= Set task =
Restate the whole listing exactly.

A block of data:
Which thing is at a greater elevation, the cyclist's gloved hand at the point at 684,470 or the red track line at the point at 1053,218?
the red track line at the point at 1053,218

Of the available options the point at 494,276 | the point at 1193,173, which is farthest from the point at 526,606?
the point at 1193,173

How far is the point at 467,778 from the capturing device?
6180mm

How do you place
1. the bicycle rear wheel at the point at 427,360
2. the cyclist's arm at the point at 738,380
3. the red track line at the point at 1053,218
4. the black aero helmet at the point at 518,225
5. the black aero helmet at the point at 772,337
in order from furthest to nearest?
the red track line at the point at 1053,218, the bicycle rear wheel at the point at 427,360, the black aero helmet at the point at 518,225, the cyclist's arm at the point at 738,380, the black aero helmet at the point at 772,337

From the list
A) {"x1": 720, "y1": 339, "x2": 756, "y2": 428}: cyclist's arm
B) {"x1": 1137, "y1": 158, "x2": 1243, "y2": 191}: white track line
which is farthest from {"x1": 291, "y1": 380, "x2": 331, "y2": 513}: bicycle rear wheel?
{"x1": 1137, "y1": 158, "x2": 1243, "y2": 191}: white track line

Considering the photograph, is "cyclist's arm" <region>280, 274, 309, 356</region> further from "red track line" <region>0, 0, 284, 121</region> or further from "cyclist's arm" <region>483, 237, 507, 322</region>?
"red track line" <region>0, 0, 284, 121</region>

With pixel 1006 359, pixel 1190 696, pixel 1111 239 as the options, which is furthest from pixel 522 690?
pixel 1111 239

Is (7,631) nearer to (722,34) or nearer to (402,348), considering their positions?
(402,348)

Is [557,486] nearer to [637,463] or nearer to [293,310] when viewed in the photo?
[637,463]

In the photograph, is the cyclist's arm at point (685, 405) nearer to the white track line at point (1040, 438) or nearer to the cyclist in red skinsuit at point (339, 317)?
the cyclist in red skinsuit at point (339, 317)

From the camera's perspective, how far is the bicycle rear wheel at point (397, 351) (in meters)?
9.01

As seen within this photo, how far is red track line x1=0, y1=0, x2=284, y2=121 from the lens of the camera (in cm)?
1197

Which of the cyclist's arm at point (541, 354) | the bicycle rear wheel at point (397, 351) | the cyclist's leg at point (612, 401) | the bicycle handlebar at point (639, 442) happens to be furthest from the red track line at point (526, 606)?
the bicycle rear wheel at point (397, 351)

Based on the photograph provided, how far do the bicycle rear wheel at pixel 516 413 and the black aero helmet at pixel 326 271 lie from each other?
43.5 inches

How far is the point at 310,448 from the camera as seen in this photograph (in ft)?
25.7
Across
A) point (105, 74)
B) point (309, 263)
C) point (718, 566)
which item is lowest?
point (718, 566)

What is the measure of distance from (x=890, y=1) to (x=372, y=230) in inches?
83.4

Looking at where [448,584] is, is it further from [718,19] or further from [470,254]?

= Finished exercise =
Which thing is at a greater elevation, the cyclist's gloved hand at the point at 684,470 or the red track line at the point at 1053,218?
the red track line at the point at 1053,218

Of the available options the point at 494,276 | the point at 1193,173, which is farthest from the point at 526,606?
the point at 1193,173

How far is the point at 467,778 from the capturing device?
6180mm

How do you place
1. the bicycle rear wheel at the point at 427,360
2. the cyclist's arm at the point at 738,380
3. the red track line at the point at 1053,218
4. the black aero helmet at the point at 518,225
5. the black aero helmet at the point at 772,337
in order from furthest to nearest?
the red track line at the point at 1053,218, the bicycle rear wheel at the point at 427,360, the black aero helmet at the point at 518,225, the cyclist's arm at the point at 738,380, the black aero helmet at the point at 772,337

From the list
A) {"x1": 720, "y1": 339, "x2": 756, "y2": 428}: cyclist's arm
B) {"x1": 1137, "y1": 158, "x2": 1243, "y2": 191}: white track line
which is farthest from {"x1": 291, "y1": 380, "x2": 331, "y2": 513}: bicycle rear wheel?
{"x1": 1137, "y1": 158, "x2": 1243, "y2": 191}: white track line

Considering the photograph, is "cyclist's arm" <region>280, 274, 309, 356</region> further from "red track line" <region>0, 0, 284, 121</region> or further from "cyclist's arm" <region>483, 237, 507, 322</region>?
"red track line" <region>0, 0, 284, 121</region>

With pixel 1006 359, pixel 1190 696, pixel 1111 239 as the options, which is furthest from pixel 522 690?
pixel 1111 239

Is (7,631) nearer to (722,34) or nearer to (402,348), considering their positions?
(402,348)

Is [557,486] nearer to [637,463] or nearer to [293,310] when viewed in the photo?
[637,463]

In the photograph, is the cyclist's arm at point (685, 405) nearer to the white track line at point (1040, 438) or nearer to the cyclist in red skinsuit at point (339, 317)?
the cyclist in red skinsuit at point (339, 317)

From the camera's perspective, how far is the bicycle rear wheel at point (397, 351) (in meters)?
9.01

As seen within this photo, how far is red track line x1=0, y1=0, x2=284, y2=121 from the lens of the camera (in cm)?
1197

Which of the cyclist's arm at point (541, 354) | the bicycle rear wheel at point (397, 351) | the cyclist's leg at point (612, 401) | the bicycle handlebar at point (639, 442) happens to be furthest from the red track line at point (526, 606)?
the bicycle rear wheel at point (397, 351)

Based on the photograph provided, how far do the bicycle rear wheel at pixel 516 413 and the black aero helmet at pixel 326 271 lie from each other?
43.5 inches

How far is the point at 310,448 from the camera as seen in this photograph (in ft)?
25.7
Across
A) point (105, 74)
B) point (309, 263)
C) point (718, 566)
which item is lowest?
point (718, 566)

What is the measure of distance from (x=890, y=1) to (x=372, y=230) in inches?
83.4

Looking at where [448,584] is, is it further from [718,19] or further from [470,254]?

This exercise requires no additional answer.